Final answer:
In the scenario of Kennesaw Corp. attempting to take over Marietta Corp., Marietta Corp. utilized a share rights plan as a defense. This strategy allows current shareholders to buy additional shares at a preferential price, making a hostile acquisition less attractive.
Step-by-step explanation:
During a potential merger, the tactic used by Marietta Corp. to fend off a hostile takeover attempt by Kennesaw Corp. involves giving existing shareholders the right to purchase additional shares at a discounted price, below the current market rate. This tactic is known as a share rights plan, or more commonly as a "poison pill" strategy. It is designed to make the takeover less attractive or more costly by flooding the market with new shares, thereby diluting the value of shares acquired by the attempting acquirer.

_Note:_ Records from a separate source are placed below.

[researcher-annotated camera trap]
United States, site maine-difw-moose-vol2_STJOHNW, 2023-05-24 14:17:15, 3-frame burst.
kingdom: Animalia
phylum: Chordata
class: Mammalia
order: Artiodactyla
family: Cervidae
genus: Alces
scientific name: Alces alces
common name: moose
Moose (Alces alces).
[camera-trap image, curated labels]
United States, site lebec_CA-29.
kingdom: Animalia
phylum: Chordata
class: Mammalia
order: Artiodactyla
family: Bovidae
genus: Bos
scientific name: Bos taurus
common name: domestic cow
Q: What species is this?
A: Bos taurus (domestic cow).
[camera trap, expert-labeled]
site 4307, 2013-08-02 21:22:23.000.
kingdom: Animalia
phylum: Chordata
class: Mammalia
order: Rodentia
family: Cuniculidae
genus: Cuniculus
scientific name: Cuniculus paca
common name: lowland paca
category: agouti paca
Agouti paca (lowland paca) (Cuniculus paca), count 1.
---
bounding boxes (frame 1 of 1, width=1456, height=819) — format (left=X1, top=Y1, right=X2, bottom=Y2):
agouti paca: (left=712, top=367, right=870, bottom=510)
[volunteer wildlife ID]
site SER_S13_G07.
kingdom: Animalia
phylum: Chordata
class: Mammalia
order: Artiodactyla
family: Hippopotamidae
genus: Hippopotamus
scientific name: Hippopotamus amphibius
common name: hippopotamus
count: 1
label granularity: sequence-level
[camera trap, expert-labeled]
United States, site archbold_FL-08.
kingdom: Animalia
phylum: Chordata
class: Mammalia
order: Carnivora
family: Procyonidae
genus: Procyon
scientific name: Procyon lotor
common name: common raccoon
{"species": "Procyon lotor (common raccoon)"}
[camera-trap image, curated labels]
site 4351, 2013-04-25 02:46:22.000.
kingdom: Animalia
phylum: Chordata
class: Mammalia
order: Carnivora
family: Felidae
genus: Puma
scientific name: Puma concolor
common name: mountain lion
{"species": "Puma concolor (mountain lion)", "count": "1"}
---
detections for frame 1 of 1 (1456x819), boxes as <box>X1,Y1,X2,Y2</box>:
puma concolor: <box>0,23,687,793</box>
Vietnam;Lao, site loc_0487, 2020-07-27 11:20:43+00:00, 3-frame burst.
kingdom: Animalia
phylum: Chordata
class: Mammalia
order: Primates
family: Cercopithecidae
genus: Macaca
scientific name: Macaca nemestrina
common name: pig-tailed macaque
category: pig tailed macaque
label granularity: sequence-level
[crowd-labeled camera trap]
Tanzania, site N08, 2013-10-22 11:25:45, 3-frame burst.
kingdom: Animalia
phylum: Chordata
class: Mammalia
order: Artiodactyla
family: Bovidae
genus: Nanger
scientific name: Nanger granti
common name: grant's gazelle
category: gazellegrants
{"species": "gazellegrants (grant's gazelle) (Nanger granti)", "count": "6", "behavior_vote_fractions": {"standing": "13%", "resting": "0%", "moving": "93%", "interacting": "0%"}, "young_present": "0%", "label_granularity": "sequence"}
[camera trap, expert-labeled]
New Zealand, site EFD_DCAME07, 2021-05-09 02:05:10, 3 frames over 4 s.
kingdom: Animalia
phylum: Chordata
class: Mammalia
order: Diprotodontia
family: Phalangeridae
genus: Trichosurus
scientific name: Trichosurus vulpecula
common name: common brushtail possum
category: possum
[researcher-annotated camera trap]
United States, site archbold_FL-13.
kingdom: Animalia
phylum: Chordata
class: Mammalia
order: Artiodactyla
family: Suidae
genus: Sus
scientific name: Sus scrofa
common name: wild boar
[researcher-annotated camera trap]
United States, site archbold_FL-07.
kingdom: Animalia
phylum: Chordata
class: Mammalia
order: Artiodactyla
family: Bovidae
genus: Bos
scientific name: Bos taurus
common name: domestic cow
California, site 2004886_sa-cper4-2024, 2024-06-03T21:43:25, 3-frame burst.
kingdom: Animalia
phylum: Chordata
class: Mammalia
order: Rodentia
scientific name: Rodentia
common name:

The options provided are different defense mechanisms against takeovers. A golden parachute provision refers to large benefits given to top executives if the company is taken over; Pac-man defense is where the target company attempts to turn the tables by trying to acquire the firm that initiated the takeover; and the green mail provision involves buying the predator's stake at a premium to end the hostile takeover. However, the correct answer in this case is the share rights plan, a technique used to guard against unwelcome takeover bids by giving shareholders the ability to buy more shares at a preferential price.
Considering the broader context of corporate mergers and acquisitions, antitrust laws are in place to maintain competition in the market, which often includes reviewing potential mergers for concerns regarding market power concentration. The Federal Trade Commission (FTC), for instance, approved the Kinder Morgan / El Paso Corporation merger only after ensuring the divestiture of overlapping assets to prevent undue market power concentration.